You deserved the abuse I shouted at you after I had finally gotten out the smoking heap of expensive metal crashed out behind me. I screamed at you until my chest seized up and my first panic attack set in. You came out of nowhere, sped up at the last minute and forced me off of the road, not only endangering your own life selfishly; but mine, Jack’s and the dozens of innocent students walking past on their way to lectures. You were incredibly lucky that no one was hurt- I would have never have forgiven myself, let alone you.
The embarrassment that crept over me as the police pulled up and routinely breathalysed me before they turned to you. But I was the newer, younger driver; I was on the pedestal because the general saying is “with age comes wisdom”. I guess they forgot to include arrogance and ignorance with it. With reference back to the fact that I failed my first test for being a safe and cautious driver I know hand on heart I would never endanger anyone else on the road, let alone my partner or my own life. It’s 12 hours bottle to throttle and I stick to all the rules. I bet you prayed your socks off that my reading wouldn’t be a clean zero, I was in bits about my dream car being in bits. And you had the front to declare “my car was brand new too!”

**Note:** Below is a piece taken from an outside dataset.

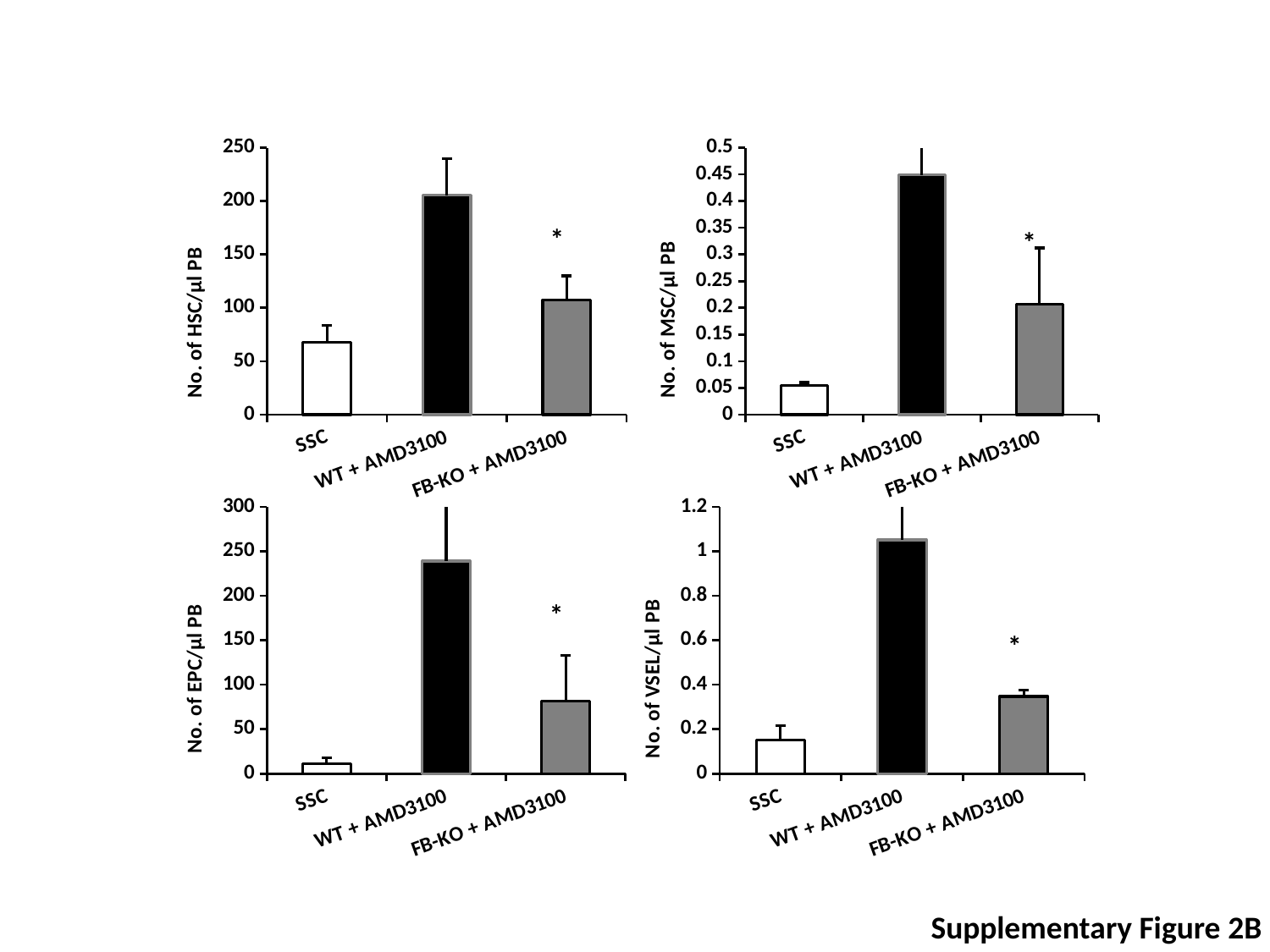
In the bottom-left chart (No. of EPC/µl PB), which category has the lowest value? SSC What kind of chart is the top-left chart (No. of HSC/µl PB)? bar chart In the top-right chart (No. of MSC/µl PB), which is larger, the value for WT + AMD3100 or FB-KO + AMD3100? WT + AMD3100 In the top-left chart (No. of HSC/µl PB), which category has the highest value? WT + AMD3100 In the top-left chart (No. of HSC/µl PB), is the value for WT + AMD3100 greater or less than 150? greater In the bottom-right chart (No. of VSEL/µl PB), which category has the highest value? WT + AMD3100 In the top-right chart (No. of MSC/µl PB), is the value for SSC greater or less than 0.1? less In the bottom-left chart (No. of EPC/µl PB), is the value for WT + AMD3100 greater or less than 200? greater In the top-left chart (No. of HSC/µl PB), which category has the lowest value? SSC How many categories are shown on the x axis of the bottom-left chart (No. of EPC/µl PB)? 3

Perhaps if you hadn’t been doing well over 30mph turning into a 20mph student zone, neither of us would have had our Monday’s rocked by this incident.
I believe that this car accident will definitely affect the way I drive now, I’m going to be a million times more cautious and I’m never going to disrespect the rules of the road. I’d rather suffer abuse from road users for being slower in dangerous areas, and I’d rather know that the people I love are safe and won’t be harmed whilst I am driving.
Oh and full disclaimer- I’d never buy a Peugot 107 ever again. 2/3 star safety rating and very prone to crumpling! My dream first car, turned into a nightmare.
But I’m grateful. I’m so very grateful that Jack and I walked away with our lives, with our futures. And that no one was seriously injured.
P.S Jack thinks he’s indestructible now. Well done.